-- Dataset follows --
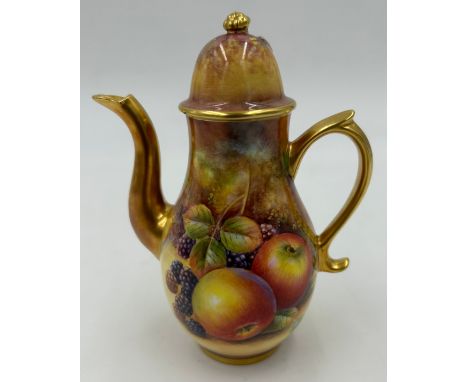 A Royal Worcester miniature coffee pot decorated with apples and berries on a moss background with gilt handle and spout 13cm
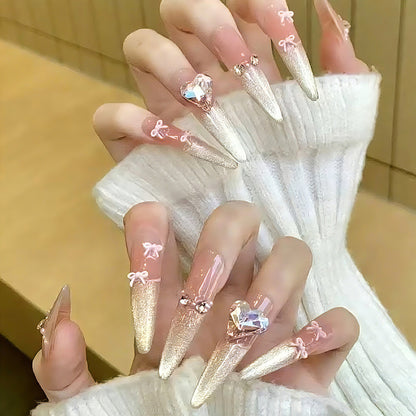Art nail set with sparkling tips and delicate bow decorations Acalora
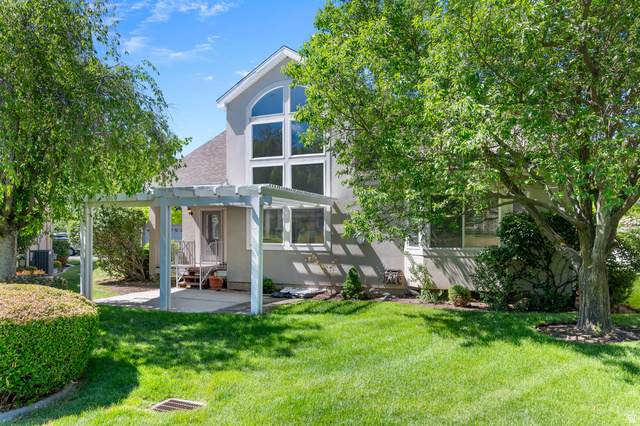 1417 Blacksmith Lane Draper, UT 84020 - Photo 44 of 57 Expansive green lawn with mature trees providing natural shading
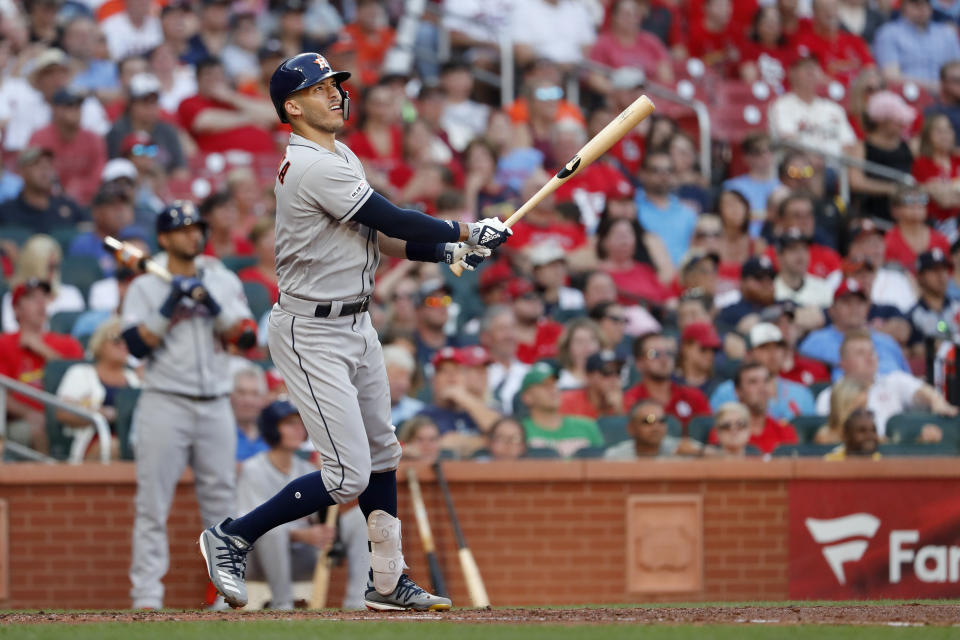 Houston Astros' Carlos Correa watches his grand slam during the third inning of a baseball game against the St. Louis Cardinals, Saturday, July 27, 2019, in St. Louis. (AP Photo/Jeff Roberson)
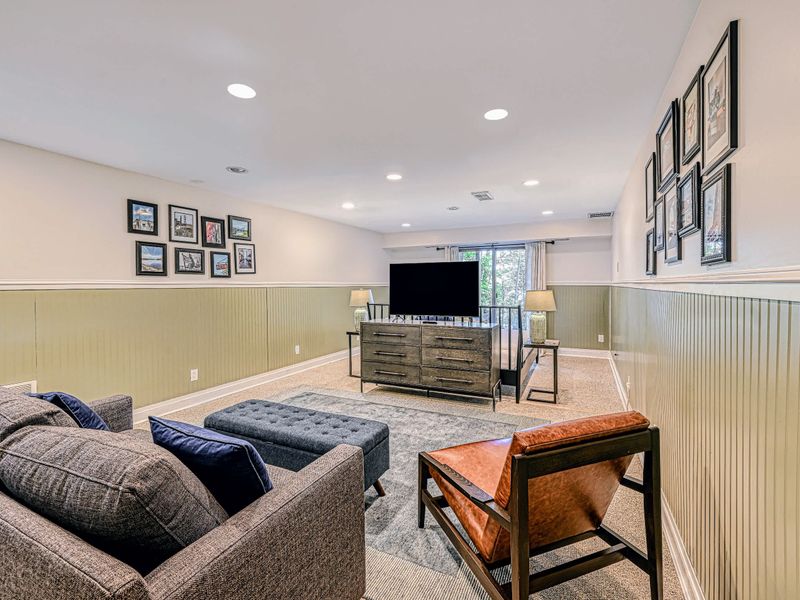 Lower-Level Living Room - A second living space downstairs with comfortable seating and a smart TV.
-- Dataset concluded --
* [Prompt]:
Reproduce the text of all five items above word for word, leaving out the pictures.

* [Answer to the problem]:
 A Royal Worcester miniature coffee pot decorated with apples and berries on a moss background with gilt handle and spout 13cm
Art nail set with sparkling tips and delicate bow decorations Acalora
 1417 Blacksmith Lane Draper, UT 84020 - Photo 44 of 57 Expansive green lawn with mature trees providing natural shading
 Houston Astros' Carlos Correa watches his grand slam during the third inning of a baseball game against the St. Louis Cardinals, Saturday, July 27, 2019, in St. Louis. (AP Photo/Jeff Roberson)
 Lower-Level Living Room - A second living space downstairs with comfortable seating and a smart TV.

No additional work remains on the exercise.